Although countries can exacerbate or mitigate the impact of poverty through their social, fiscal, and education policies, and although some students do overcome the odds, the fact is the gap between high-poverty and more-affluent students remains a fundamental problem in virtually every country.
The 2009 Program for International Student Assessment, or PISA, findings for member-countries in the Organization for Economic Cooperation and Development show that, on average, close to 60 percent of the difference in reading performance between schools is accounted for by the socioeconomic status of the students attending the schools. In the United States, socioeconomic status accounts for close to 80 percent of the difference.
That gap is reflected throughout the students’ lives. It is specifically the low-income populations and regions that are underrepresented in mathematics, science, and engineering fields, and in professions generally—and it is these populations that are at the most severe disadvantage in competing for jobs in a global economy. This is part of a much broader set of problems faced by high-poverty populations. We have one of the largest divides between rich and poor in the industrialized world. One-fifth of our children live in poverty; millions of these children are concentrated in high-poverty schools—a setting that greatly compounds the problems of poverty.

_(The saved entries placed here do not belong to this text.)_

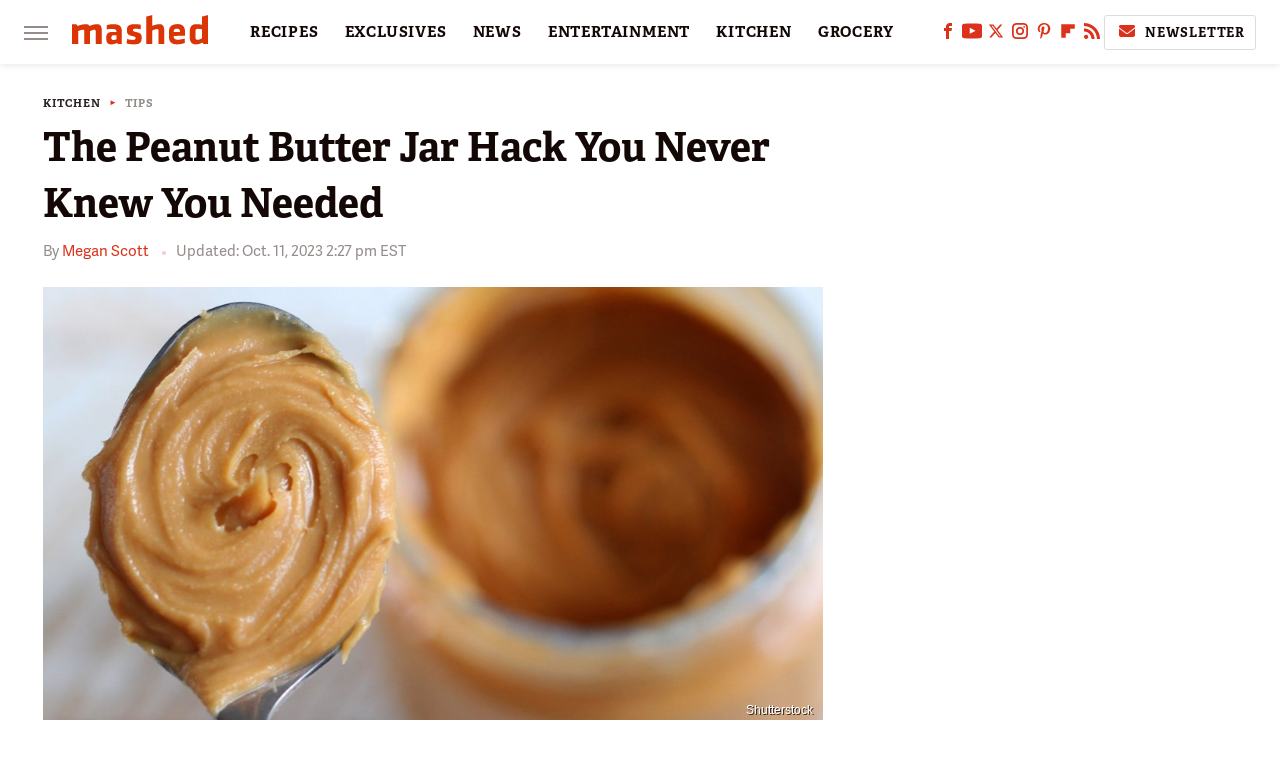

--- FILE ---
content_type: text/html
request_url: https://api.intentiq.com/profiles_engine/ProfilesEngineServlet?at=39&mi=10&dpi=936734067&pt=17&dpn=1&iiqidtype=2&iiqpcid=f0057621-ee7e-4b7e-9494-0198143dbe47&iiqpciddate=1768658279629&pcid=6bf7b4b5-5a3d-4169-9454-f583ca615fbc&idtype=3&gdpr=0&japs=false&jaesc=0&jafc=0&jaensc=0&jsver=0.33&testGroup=A&source=pbjs&ABTestingConfigurationSource=group&abtg=A&vrref=https%3A%2F%2Fwww.mashed.com
body_size: 57
content:
{"abPercentage":97,"adt":1,"ct":2,"isOptedOut":false,"data":{"eids":[]},"dbsaved":"false","ls":true,"cttl":86400000,"abTestUuid":"g_f52e2c50-181c-4764-8d68-6f0ec7ebb4bc","tc":9,"sid":1335687093}

--- FILE ---
content_type: text/plain
request_url: https://rtb.openx.net/openrtbb/prebidjs
body_size: -220
content:
{"id":"a03a06c7-7a52-43e1-b21e-21ceca32d630","nbr":0}

--- FILE ---
content_type: text/plain
request_url: https://rtb.openx.net/openrtbb/prebidjs
body_size: -83
content:
{"id":"451a1a51-3146-497e-b755-68d3ca1eb7f0","nbr":0}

Our policy deliberations work at the fringes of these realities, with remedies that are not focused on the basic problem of poverty. The problem will not be addressed by implementing tougher accountability requirements. Nor will it be addressed by rhetoric about mathematics and science scores, economic competitiveness, and generic shortages of scientists and engineers.
Poverty, not international test-score comparisons, is the most critical problem to be addressed by our public policies. Unfortunately, our recent political polarization over budgetary priorities does not leave much room for optimism.